Red fox makes orphans of endangered snowy plover chicks

Red fox makes orphans of endangered snowy plover chicks
Three snowy plover chicks are in good health after hatching. The chicks are being cared for at the Oregon Coast Aquarium in Newport and will be released after they fledge, in about 28 days. Photo by Cindy Hanson, Oregon Coast Aquarium

NEWPORT, Ore. - Three abandoned Western snowy plover chicks are receiving care at the Oregon Coast Aquarium this week after their parents were killed by a red fox at Bandon State Natural Area. 

The birds, currently listed as threatened under the Oregon Endangered Species Act, were found by snowy plover monitors from Institute for Natural Resources, Portland State University. 

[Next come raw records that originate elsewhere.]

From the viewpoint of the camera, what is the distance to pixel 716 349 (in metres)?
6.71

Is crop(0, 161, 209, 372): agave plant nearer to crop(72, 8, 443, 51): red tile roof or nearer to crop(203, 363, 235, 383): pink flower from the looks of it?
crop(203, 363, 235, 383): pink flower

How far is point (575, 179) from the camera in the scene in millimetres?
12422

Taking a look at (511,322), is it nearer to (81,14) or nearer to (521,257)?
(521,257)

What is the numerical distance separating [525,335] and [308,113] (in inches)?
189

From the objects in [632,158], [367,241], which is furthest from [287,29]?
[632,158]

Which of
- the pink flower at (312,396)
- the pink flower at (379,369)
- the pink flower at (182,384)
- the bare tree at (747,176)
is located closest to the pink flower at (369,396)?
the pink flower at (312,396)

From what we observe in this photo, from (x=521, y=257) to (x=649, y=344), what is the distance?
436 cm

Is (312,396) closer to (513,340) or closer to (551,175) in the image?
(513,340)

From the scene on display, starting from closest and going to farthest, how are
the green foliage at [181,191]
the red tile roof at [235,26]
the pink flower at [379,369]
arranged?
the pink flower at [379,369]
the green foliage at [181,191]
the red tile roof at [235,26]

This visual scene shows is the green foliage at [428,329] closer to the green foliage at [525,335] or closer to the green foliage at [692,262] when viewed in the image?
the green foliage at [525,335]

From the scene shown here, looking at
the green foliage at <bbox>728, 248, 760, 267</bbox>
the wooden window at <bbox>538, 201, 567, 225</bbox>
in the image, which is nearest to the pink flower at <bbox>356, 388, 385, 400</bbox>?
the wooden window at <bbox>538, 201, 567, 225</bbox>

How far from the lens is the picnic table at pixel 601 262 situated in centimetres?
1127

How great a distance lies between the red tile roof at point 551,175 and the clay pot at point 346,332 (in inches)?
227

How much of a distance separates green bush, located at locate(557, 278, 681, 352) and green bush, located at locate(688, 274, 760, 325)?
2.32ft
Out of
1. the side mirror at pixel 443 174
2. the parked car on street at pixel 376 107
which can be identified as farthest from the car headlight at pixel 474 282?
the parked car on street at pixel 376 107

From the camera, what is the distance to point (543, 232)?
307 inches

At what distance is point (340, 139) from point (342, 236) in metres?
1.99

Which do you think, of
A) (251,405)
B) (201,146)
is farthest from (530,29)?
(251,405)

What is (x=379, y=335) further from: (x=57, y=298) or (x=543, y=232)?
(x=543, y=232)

One had already hatched, one hatched en route to the Aquarium and the third chick hatched shortly after arriving at the Aquarium. Biologists deducted it was a red fox because it left tracks and the dead parents were found nearby.

The snowy plover is a native shore bird that lives on the beach year-round. Recent counts indicate that about 247-253 birds currently survive in Oregon, an increase from a record low of 28 birds in 1992. The main reason for their declining population is loss of habitat.

Snowy plovers need flat continuous areas of sand with no grass. They used to inhabit Oregon’s beaches up and down the coastline, but developments and beach grass have destroyed much of their habitat. 

Biologists hope to add vital information on how to restore plover populations, according to Laura Todd, Field Supervisor, Newport Field Office of US Fish & Wildlife Service (USFWS). 

“We lost two adults in this incident and hope to keep these chicks in the population. Ultimately, we hope to learn more about how to care for plover chicks. The partnerships that form from these efforts help to conserve the species over the long term,” said Todd.

“Our goal at the Aquarium is to release the birds in 28 days after they have fledged,” said CJ McCarty, Aquarium Curator of Birds. “The Service will release them in same area they were found.” McCarty said she believed they have a good chance of surviving because they have a lot of instincts and were chasing crickets and eating worms shortly after being hatched. “We’ll make a point to limit interaction with them so they don’t become habituated to humans.”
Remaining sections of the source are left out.